[Verilen Görev 1]:
Aşağıdaki tarım arazilerinde ateş yakma yazısında durumun aynı olduğu söylenen yerleri sırala.

[Metin Bölümü]:
+ + + + + + +

Tarım Arazilerinde Ateş Y-a-k-m-a-y-ı-n

Ateş yakmak Türk ün çok eski bir alışkanlığı hatta Ergenekon'dan beri vazgeçemediğimiz bir alışkanlığımız bile diyebiliriz.

Abone Ol

Y-A-K-M-A-Y-I-N...

Ateş yakmak Türk ün çok eski bir alışkanlığı hatta Ergenekon'dan beri vazgeçemediğimiz bir alışkanlığımız bile diyebiliriz. Yakarak demiri eriten, erimiş demirle yolunu açan milletimiz o günden bugüne vazgeçememiş ateşten.

Yakmadan temizlik yapamayız. İlla ki ateş yanacak (!)

Tarlalarda, meyve bahçelerinde, fındık ocaklarında, bahçelerinde de durum aynı. Hasadı bitiren, tarlada anızı, bahçelerde çalı çırpıyı yakma sevdasına düşüyor.

+ + + + + + +

[Sağlanan Veriler]:
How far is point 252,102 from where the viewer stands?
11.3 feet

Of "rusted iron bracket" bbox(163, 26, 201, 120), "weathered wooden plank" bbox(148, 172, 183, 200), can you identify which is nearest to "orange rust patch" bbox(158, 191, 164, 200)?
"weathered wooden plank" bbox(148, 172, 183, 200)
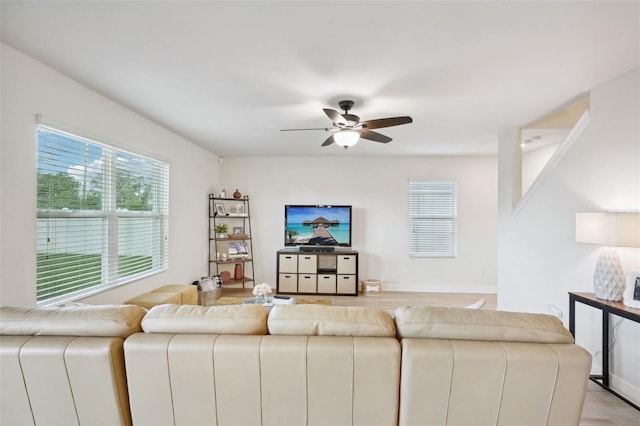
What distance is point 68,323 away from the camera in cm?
139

+ + + + + + +

[Verilen Görev 2]:
Lütfen yukarıdaki listede "What distance is" ifadesini içeren satırdan başlayıp listenin sonuna kadar giden satırları, iki uç da dahil olmak üzere, numaralı liste olarak yeniden yaz; boş satırları atla.

[Görevin Yanıtı 1]:
- Tarlalar
- Meyve bahçeleri
- Fındık ocakları
- Bahçeler

[Görevin Yanıtı 2]:
1. What distance is point 68,323 away from the camera in cm?
2. 139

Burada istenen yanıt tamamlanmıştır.